Vlaminck worked by himself in Chatou, painting vertiginous landscapes of saturated colours. He was always considered the wildest of the Fauves and was probably the only one of these painters to whom the term “wild beast” can truly be applied. Joking and irreverent by nature, Vlaminck’s painting is characterised by a use of unconventional colours and a dynamic, impetuous brushstroke. He was without doubt the most powerful and expressive of the group.

4. THE FEROCITY OF COLOUR
The scandal caused by these paintings at the Salon d’Automne in 1905 strengthened the Fauves’ identity and from that date onwards they regularly exhibited in Paris’s modern art galleries and enjoyed the support of dealers such as Vollard. Commissioned by the latter, Derain made three trips to London where he produced some of Fauvism’s most spectacular paintings. In these works Derain offered a new image of the British capital through his use of fierce colours in works that were totally divorced from any naturalistic description and possessed of enormous stylistic variety In Paris, Marquet also produced an important series of urban views in more muted tones but with an astonishing capacity to convey the city’s atmosphere, discarding details and focusing on the essential. Vlaminck, in contrast, continued to paint on the outskirts of Chatou, focusing his attention on the vibration of the landscape and using increasingly expressionist and exuberant colours that led to a simplification of the volumes through an overflowing, anarchic and vibrant technique.

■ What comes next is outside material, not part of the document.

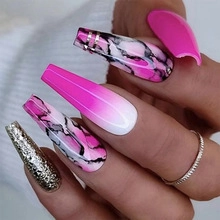 Detailed view of long coffin nails with marble patterns, pink gradients and golden sequins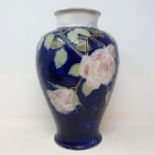 A Royal Doulton vase, decorated roses, 31 cm high No chips cracks or restoration found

In early 1906 three painters from Le Havre joined the group: Raoul Dufy, Othon Friesz and Georges Braque, who breathed new life into the movement in a dazzling manner, given that the original members from Moreau’s studio had begun to abandon their intense chromatism. They adopted the habit of painting in “teams” as the earlier Fauves had done: Marquet and Dufy travelled along the Normandy coast together, sharing subjects such as the beach and pier at Sainte-Adresse. Braque and Friesz meanwhile spent part of the summer painting together in Antwerp before going on to L’Estaque and La Ciotat, small fishing villages near Marseilles where they spent the winter. Once again the Mediterranean light of these places inspired them to heighten the tone of their palette and create brilliant paintings with exaggerated colours and serpentine forms.

5. DIVIDING PATHS
The exhibition concludes with a group of paintings that reveal the different paths taken by the Fauve painters from 1907. While from its outset the movement essentially focused on landscape, many of the artists involved were notably interested in Parisian night-life, a theme that was typical of the avant-garde in general. Vlaminck, Rouault and Van Dongen depicted this world of prostitutes and circus people with enormous immediacy and dynamism using heightened colours and extremely expressive, violent brushstrokes which to some extent connect to the Expressionist painting that was emerging at this period outside France.

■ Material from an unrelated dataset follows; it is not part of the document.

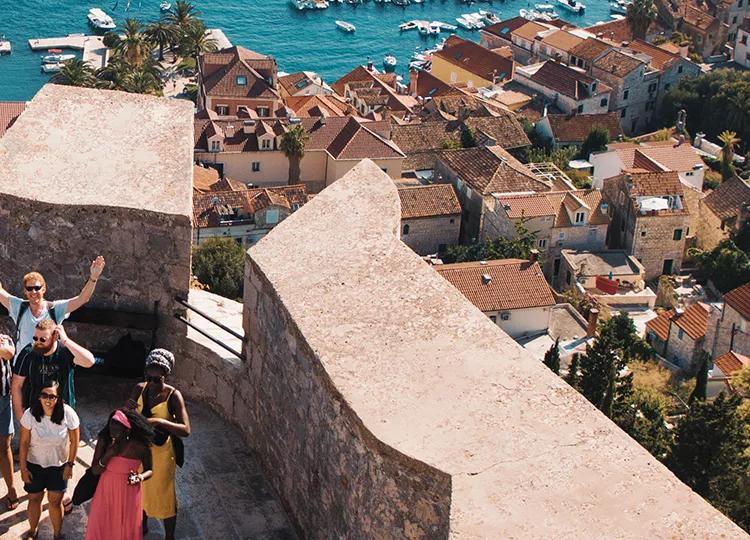 Topdeck tour group smiling for a group photo on the battlements of the fortress in Hvar.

Cézanne had died in October 1906 and an important retrospective was organised in his honour at the Salon d’Automne of 1907. Despite the fact that Cézanne’s influence had been markedly present in the Fauves’ style since their earliest years, the rediscovery of his work together with their discovery of primitive sculpture and the impact of Picasso’s Demoiselles d’Avignon provoked a rapid abandonment of colour in favour of line and form. This renewed interest in Cézanne was expressed in an important series of bathers, depicted with extremely monumental figures and increasingly muted palettes. In addition, some of the Fauves such as Braque, Derain and Dufy assimilated Cézanne’s new vision of order and of the structure of nature, giving rise to a geometry of forms close to Cubism. For this reason the last section of the exhibition analyses this step from Cézannesque Fauvism to the onset of Cubism.

This section also includes a group of ceramics that establishes an interesting dialogue with paintings created during the last phase of Fauvism.